OK! Now that we have a few myths out of the way, let’s answer some of questions.
FAQ: What are the symptoms? It depends on the person. The most common symptoms include fever, difficulty breathing, and a dry cough. Others complain of a runny or stopped up nose, sore throat, and even headaches. In some cases, COVID-19 can cause a person to become severely ill and need hospital care.
FAQ: Will I die if I get COVID-19? The majority of people with COVID-19 will recover. For those who are at higher risk for severe symptoms, it can be harder to recover. As you have seen on the news, some have become so sick, recovery doesn’t happen.

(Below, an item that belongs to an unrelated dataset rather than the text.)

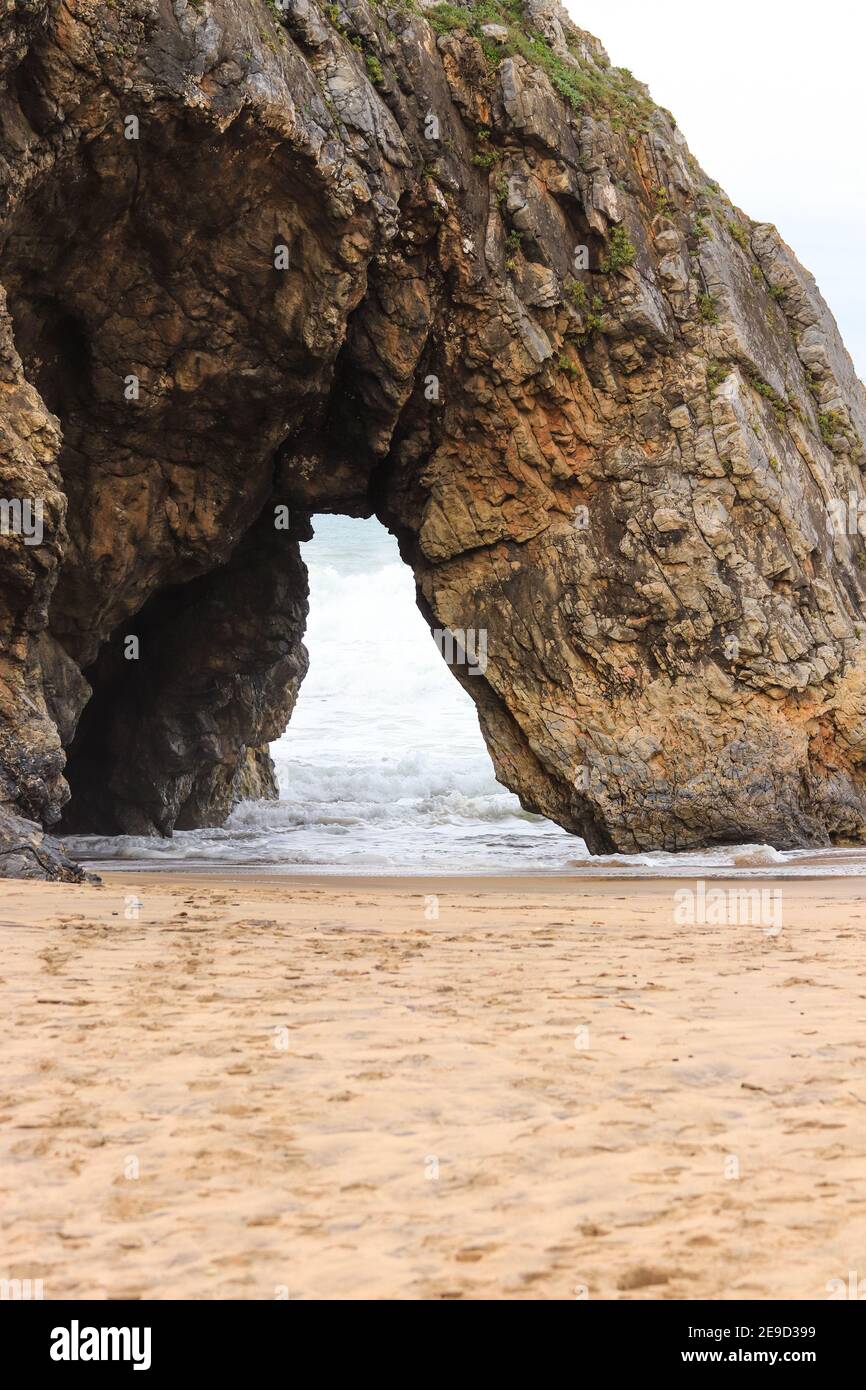 Belle pierre naturelle arche. Formation de roches dans une plage avec l'océan en arrière-plan. Banque D'Images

FAQ: Who is considered ‘higher risk’ for severe symptoms? You’ve probably heard the news talking about the elderly population being high risk….and this is true. But, there are others that are high risk that could be in any age group. If your body can’t easily fight off infection you could be high risk. Also, people who already have certain medical conditions, like lung disease, diabetes, kidney disease, cancer, and even high blood pressure are also high risk. Remember that some of those medical conditions don’t have an age limit.
FAQ: Well, can I at least keep my scheduled hair appointment? The current recommendations are in place to stop the spread of the virus in the country. Most states have closed non-essential businesses including hair salons. If your salon is open, I have some questions for you: Has the stylist or anyone in their household had symptoms? How is the salon screening the customers for COVID-19? Will there be more than 10 people in the salon? Do I really need this service right now? Like really?
FAQ: Isn’t everyone overreacting? This is the most common question I’ve been asked. Sooo, I can’t judge whether people are overreacting….although it is still hard to find toilet tissue (what’s up with that?). It is important to take this seriously. And although some may think the infection rate is low, you don’t want the number of infections, or the death rate, to get higher. The only way to prevent the increase in infections and illnesses is to prevent the spread of the virus.
Quick Note: Anyone who tests positive for this virus should stay home. Anyone who is in the house with someone who tests positive should stay home.
Hopefully, I was able to turn off the fire hydrant…or at least turn down some of the pressure. Continue to stay hopeful, stay safe, and be proactive in staying healthy.